REQUIREMENT >>
The passage below on Egypt under Mubarak names the key actors whose support the leadership relies on. List all of them.

Under Mubarak, the Egyptian leadership sought a mediating role between Israel and Palestine, a role which is supported by Washington. Egypt’s engagement has cost it regional influence, losing public Arab and Muslim support to the more confrontational Syrian and Iranian leaderships. Yet arguably Cairo’s stance could not be otherwise: Israel’s blockade of the Gaza Strip has put increasing pressure on Rafah as the main point of entry. Unable to meet the demand, Palestinians in Gaza have increasingly resorted to the use of underground tunnels to bring in everyday items. But it was also through these routes that weapons have been brought into Gaza, with which militias have targeted Israeli settlements on the other side.

As a result, Egypt has adopted a two-fold strategy. First, it has been involved in various negotiations between Israel and the dominant Hamas party that gained power in Gaza in 2007. Although not a supporter of Hamas, Mubarak’s government has contributed to the stop-start talks over the captured Israeli soldier, Gilad Shalit, in 2006 and helped broker a ceasefire between the two parties during the first half of 2008. Second, it has responded to pressure from both the Israelis and the US to stop the use of these tunnels. Consequently, over the past three years it has stepped up security measures and surveillance along the border, bringing the level of smuggling down from its peak in 2008.

Even though Egypt has received regional opprobrium for its stance, the policy has yet to compromise the regime domestically. Although there were several attacks in Cairo in the months following the Israel-Gaza conflict, including the bombing of the Khan el-Khalili market which left one foreign tourist dead, they were soon discounted as the harbinger of a more organised campaign against the government.

Although the most visible demonstrations over Gaza have come from the main opposition, the Muslim Brotherhood, its capacity to destabilise the regime remains severely constrained. Not only is its level of support modest, it is unable to project itself sufficiently to challenge the regime. The government’s use of legal constraints prevents the Muslim Brotherhood from organising as a political party, thereby forcing its candidates to stand as independents and excluding it from running for the presidency.

That the regime is so dominant demonstrates the manner in which it has controlled the political process in Egypt. Despite a process of economic and political liberalisation (during which state participation in the economy has declined and the number of civil society organisations has grown), the leadership continues to count on both the support of key actors (i.e. big business, the military, internal security forces and the bureaucracy) and various forms of coercion. This helped maintain a weak opposition in both political and civil society, the Brotherhood excepted. Consequently Mubarak’s successor – if it is not his son, Gamal – will most likely emerge from within the regime.

SUPPLIED DATA >>
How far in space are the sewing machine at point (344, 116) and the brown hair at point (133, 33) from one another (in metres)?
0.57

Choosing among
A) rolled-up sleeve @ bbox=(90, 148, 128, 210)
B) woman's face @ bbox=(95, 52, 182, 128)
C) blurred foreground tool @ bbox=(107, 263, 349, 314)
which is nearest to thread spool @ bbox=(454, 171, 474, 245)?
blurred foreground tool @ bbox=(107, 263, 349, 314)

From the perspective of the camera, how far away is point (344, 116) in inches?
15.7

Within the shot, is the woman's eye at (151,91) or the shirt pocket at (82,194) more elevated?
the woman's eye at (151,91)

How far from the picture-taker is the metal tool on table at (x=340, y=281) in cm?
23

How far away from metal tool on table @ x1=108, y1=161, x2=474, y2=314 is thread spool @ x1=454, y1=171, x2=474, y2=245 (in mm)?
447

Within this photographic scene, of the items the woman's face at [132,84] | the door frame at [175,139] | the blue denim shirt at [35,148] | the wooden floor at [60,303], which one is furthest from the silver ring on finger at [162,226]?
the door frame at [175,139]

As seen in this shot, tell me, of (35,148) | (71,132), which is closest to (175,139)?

RESULT >>
- Big business
- The military
- Internal security forces
- The bureaucracy